▶ WHAT THIS TASK INVOLVES
Gather every line of the records below that contains the string "center", and copy each such line in full.

***

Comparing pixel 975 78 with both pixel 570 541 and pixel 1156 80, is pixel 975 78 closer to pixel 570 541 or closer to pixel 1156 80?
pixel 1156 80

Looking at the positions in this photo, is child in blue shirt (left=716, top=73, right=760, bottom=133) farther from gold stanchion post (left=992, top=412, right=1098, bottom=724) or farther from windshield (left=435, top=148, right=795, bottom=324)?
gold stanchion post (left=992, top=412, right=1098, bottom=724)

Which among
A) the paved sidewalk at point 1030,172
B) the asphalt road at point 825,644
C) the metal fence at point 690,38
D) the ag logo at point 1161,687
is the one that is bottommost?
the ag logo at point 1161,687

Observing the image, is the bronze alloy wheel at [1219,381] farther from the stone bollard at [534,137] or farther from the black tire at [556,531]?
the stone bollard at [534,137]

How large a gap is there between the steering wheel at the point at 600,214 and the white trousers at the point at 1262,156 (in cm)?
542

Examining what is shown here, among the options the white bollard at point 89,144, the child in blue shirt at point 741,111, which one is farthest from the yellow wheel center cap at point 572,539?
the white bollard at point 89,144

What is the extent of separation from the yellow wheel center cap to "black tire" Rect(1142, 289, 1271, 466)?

***

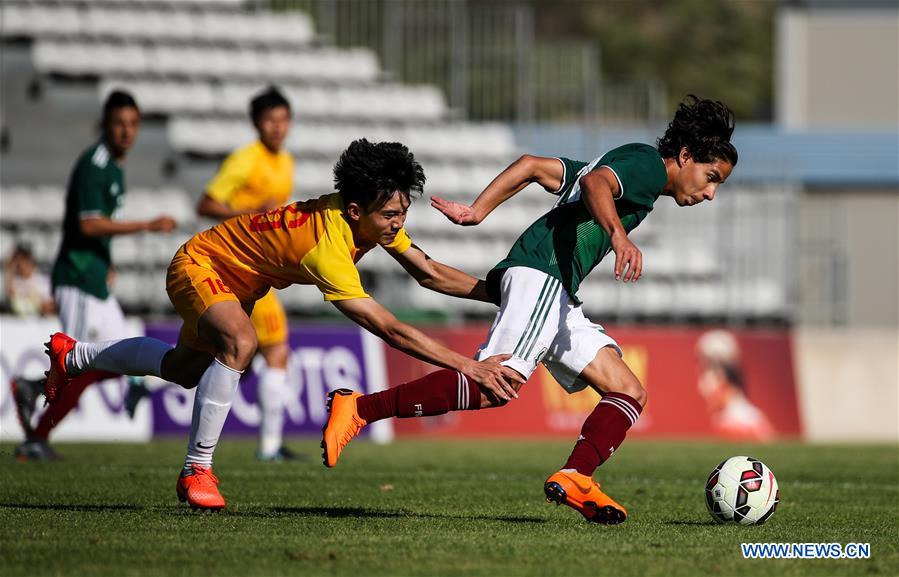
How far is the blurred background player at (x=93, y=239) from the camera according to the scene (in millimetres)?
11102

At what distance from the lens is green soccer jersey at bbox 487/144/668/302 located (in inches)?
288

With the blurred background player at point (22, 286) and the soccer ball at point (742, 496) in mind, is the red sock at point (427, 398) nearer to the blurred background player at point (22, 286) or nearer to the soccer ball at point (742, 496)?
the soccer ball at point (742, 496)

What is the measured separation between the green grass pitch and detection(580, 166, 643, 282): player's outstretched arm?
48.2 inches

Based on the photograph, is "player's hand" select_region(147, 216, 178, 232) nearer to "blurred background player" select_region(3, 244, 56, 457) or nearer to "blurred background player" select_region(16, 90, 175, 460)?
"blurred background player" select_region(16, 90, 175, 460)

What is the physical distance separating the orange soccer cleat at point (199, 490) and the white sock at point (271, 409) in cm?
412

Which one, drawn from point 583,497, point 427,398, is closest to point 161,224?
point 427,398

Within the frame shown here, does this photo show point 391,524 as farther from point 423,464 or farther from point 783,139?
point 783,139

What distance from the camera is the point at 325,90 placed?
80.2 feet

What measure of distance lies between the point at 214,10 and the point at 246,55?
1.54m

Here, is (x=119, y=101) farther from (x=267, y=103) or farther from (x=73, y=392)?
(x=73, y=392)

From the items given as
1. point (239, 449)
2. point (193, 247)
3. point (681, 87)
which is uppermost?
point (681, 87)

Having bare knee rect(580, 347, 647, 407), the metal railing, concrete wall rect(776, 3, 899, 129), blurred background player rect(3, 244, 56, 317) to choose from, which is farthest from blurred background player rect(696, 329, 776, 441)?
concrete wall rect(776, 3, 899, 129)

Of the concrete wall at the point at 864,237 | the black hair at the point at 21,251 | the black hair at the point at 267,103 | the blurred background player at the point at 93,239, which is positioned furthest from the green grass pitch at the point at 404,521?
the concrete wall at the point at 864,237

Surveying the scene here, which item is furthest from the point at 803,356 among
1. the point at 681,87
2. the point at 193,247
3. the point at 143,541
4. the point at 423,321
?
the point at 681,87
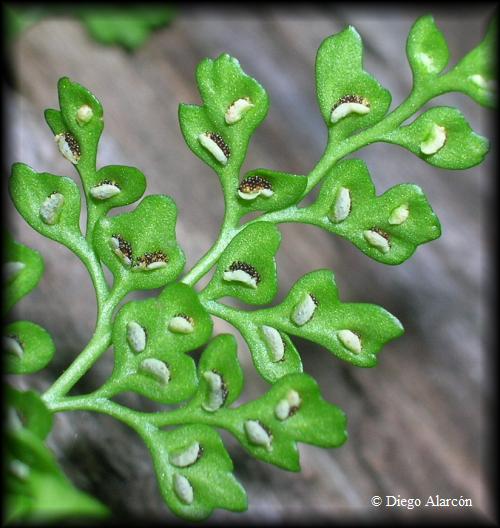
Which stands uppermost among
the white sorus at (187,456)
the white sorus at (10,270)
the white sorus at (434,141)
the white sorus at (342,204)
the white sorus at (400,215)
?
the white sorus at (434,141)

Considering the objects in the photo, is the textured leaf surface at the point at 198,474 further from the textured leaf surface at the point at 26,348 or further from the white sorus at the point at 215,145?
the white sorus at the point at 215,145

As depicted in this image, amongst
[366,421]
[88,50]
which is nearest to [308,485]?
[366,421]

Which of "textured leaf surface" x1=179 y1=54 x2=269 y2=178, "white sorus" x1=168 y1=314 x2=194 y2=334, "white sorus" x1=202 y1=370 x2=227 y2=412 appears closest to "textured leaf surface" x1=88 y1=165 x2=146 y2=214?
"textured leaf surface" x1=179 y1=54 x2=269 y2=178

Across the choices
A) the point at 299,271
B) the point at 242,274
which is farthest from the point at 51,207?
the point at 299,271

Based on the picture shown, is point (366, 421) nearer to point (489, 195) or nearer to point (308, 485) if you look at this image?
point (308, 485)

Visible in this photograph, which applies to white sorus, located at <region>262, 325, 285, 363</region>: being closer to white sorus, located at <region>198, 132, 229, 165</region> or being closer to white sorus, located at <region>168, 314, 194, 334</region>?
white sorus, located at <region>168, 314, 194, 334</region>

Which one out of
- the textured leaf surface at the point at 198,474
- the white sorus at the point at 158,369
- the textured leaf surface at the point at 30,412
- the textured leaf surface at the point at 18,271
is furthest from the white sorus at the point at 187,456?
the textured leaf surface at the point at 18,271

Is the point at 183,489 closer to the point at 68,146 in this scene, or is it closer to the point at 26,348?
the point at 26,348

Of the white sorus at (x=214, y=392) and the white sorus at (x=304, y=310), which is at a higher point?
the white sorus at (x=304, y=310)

***

▶ ANSWER IN FULL
Examining what is shown here, among the options the white bollard at point 89,144, the child in blue shirt at point 741,111, which one is farthest from the yellow wheel center cap at point 572,539?
What is the extent of separation from the yellow wheel center cap to "black tire" Rect(1142, 289, 1271, 466)?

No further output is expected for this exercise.